Peut-être l’avons-nous oublié mais depuis la Constitution de la IIIème République et jusqu’à la fin de la IVème, l’élection présidentielle était réservée aux seuls parlementaires.

Paul Doumer en mai 1931
Paul Doumer en mai 1931 © Getty

Peut-être l’avons-nous oublié mais depuis la Constitution de la IIIème République, en 1875 et jusqu’à la fin de la IVème, l’élection présidentielle était réservée aux seuls parlementaires, députés et sénateurs. Ils se réunissaient à cet effet à Versailles, dans le vaste hémicycle qui, dans une aile du château, peut accueillir 900 ou 1000 personnes et qui sert encore pour les révisions constitutionnelles ou telle réunion exceptionnelle, ainsi celle qui a suivi le 13 novembre.

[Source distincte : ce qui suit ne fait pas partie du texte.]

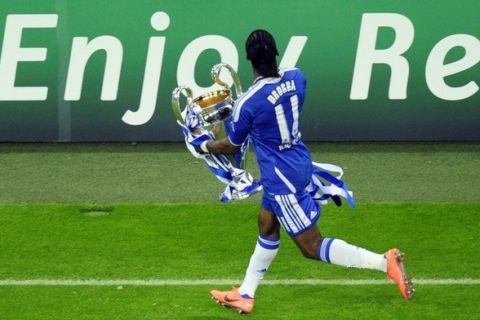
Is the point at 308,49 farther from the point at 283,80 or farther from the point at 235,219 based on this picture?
the point at 283,80

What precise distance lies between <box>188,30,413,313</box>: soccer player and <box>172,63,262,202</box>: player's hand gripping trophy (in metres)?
0.11

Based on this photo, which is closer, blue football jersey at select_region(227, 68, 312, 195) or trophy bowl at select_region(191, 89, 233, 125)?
blue football jersey at select_region(227, 68, 312, 195)

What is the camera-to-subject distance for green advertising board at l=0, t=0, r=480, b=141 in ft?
41.2

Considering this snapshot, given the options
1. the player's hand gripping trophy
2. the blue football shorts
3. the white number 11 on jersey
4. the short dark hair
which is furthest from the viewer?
the player's hand gripping trophy

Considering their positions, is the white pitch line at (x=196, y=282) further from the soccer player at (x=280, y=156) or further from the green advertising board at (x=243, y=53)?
the green advertising board at (x=243, y=53)

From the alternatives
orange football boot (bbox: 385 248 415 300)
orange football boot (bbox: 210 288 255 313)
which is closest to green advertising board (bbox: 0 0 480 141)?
orange football boot (bbox: 210 288 255 313)

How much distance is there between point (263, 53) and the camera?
7.79 metres

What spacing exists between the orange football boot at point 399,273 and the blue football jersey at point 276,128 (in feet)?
2.41

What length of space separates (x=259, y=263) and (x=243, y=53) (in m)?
4.59

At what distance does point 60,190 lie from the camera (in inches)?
449

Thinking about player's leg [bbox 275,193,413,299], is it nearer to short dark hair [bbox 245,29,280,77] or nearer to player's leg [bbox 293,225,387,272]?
player's leg [bbox 293,225,387,272]

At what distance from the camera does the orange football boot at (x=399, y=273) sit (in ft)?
26.0

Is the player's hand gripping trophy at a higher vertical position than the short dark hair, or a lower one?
lower

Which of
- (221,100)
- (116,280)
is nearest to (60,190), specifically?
(116,280)
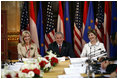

En 1931, la présidentielle se déroule dans le calendrier prévu. Gaston Doumergue a terminé son mandat tranquillement. Il a juste surpris dans les derniers jours en épousant civilement dans les appartements privés de l’Elysée Madame Graves, une veuve, agrégée de son état, qui était sa discrète compagne depuis longtemps. Ils s’apprêtent à rejoindre Tournefeuille, alors un village, en Haute Garonne. Les parlementaires, eux, s’ébranlent pour Versailles en ce beau mois de juin.

La radio croit inventer mais elle n’en fait rien. Il y a plus de soixante ans, existait déjà sur les ondes nationales une émission consacrée aux témoignages sur l’histoire. Elle avait été créée par André Gillois qui, souvent, s’accompagnait de Jean Oberlé pour l’animer. Un duo glorieux des ondes de la liberté à Londres. Le principe de « Soyez témoins » était de lancer un appel aux auditeurs et ensuite de recueillir ce qu’ils avaient à raconter.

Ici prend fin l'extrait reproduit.